Os cientistas que brilharam na pandemia


Ester Sabino, a médica que agilizou o sequenciamento do novo coronavírus

Arte/UOL
Imagem: Arte/UOL

Bruna Souza Cruz

De Tilt, em São Paulo

07/12/2020 04h00

Logo no começo da pandemia, quando ninguém sabia com precisão o que estava acontecendo, com o que estávamos lidando, para onde tínhamos de olhar ou como deveríamos reagir, um grupo de mulheres brasileira saiu na frente e trouxe respostas importantíssimas —para nós e para o mundo.

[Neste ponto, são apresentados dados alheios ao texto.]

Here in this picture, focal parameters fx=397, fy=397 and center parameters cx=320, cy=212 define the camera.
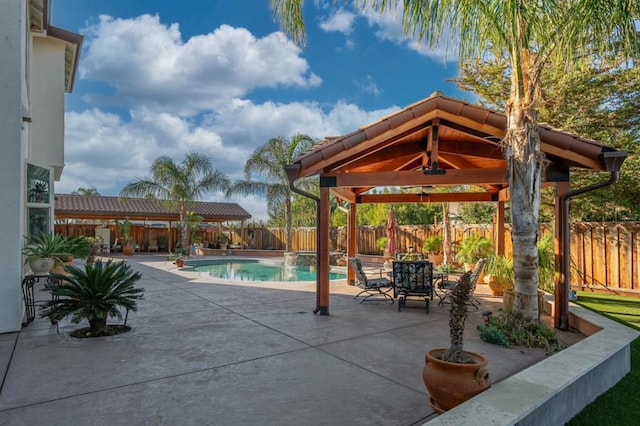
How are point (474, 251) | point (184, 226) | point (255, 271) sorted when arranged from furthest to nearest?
point (184, 226)
point (255, 271)
point (474, 251)

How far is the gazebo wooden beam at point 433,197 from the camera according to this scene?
1166 centimetres

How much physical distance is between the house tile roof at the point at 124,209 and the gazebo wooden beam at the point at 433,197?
14.9 m

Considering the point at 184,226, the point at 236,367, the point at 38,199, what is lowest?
the point at 236,367

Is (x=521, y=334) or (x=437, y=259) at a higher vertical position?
(x=437, y=259)

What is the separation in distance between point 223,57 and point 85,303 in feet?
33.6

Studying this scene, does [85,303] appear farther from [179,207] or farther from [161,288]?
[179,207]

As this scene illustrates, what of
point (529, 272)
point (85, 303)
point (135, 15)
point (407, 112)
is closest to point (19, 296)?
point (85, 303)

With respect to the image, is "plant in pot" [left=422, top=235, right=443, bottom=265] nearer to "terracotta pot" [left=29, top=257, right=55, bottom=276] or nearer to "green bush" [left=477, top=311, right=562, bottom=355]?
"green bush" [left=477, top=311, right=562, bottom=355]

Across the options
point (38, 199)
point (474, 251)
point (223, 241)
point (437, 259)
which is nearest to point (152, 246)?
point (223, 241)

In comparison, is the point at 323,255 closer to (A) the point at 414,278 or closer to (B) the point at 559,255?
(A) the point at 414,278

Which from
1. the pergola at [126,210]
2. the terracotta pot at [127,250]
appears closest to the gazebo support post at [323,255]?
the pergola at [126,210]

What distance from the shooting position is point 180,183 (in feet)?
74.9

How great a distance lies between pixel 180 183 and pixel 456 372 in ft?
71.3

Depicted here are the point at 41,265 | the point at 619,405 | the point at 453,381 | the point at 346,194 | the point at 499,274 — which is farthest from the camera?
the point at 346,194
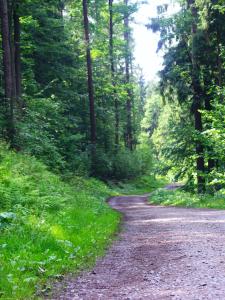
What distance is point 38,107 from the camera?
73.7 ft

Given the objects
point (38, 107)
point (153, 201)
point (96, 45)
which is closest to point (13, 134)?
point (38, 107)

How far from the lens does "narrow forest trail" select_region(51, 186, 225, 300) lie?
5239 millimetres

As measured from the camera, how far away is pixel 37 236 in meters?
7.38

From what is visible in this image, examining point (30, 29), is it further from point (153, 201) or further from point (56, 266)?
point (56, 266)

O sequenciamento genético do novo coronavírus realizado no Brasil aconteceu no tempo recorde de 48 horas, e ganhou destaque por usar uma metodologia de baixo custo. As responsáveis foram as pesquisadoras do IMT (Instituto de Medicina Tropical) da USP (Universidade de São Paulo), coordenadas pela médica Ester Sabino.

Sabino destaca-se por sua longa experiência com estudos de DNA dos vírus da dengue, zika e chikungunya, que foi fundamental para encarar o novo inimigo, o Sars-CoV-2 (vírus da covid-19).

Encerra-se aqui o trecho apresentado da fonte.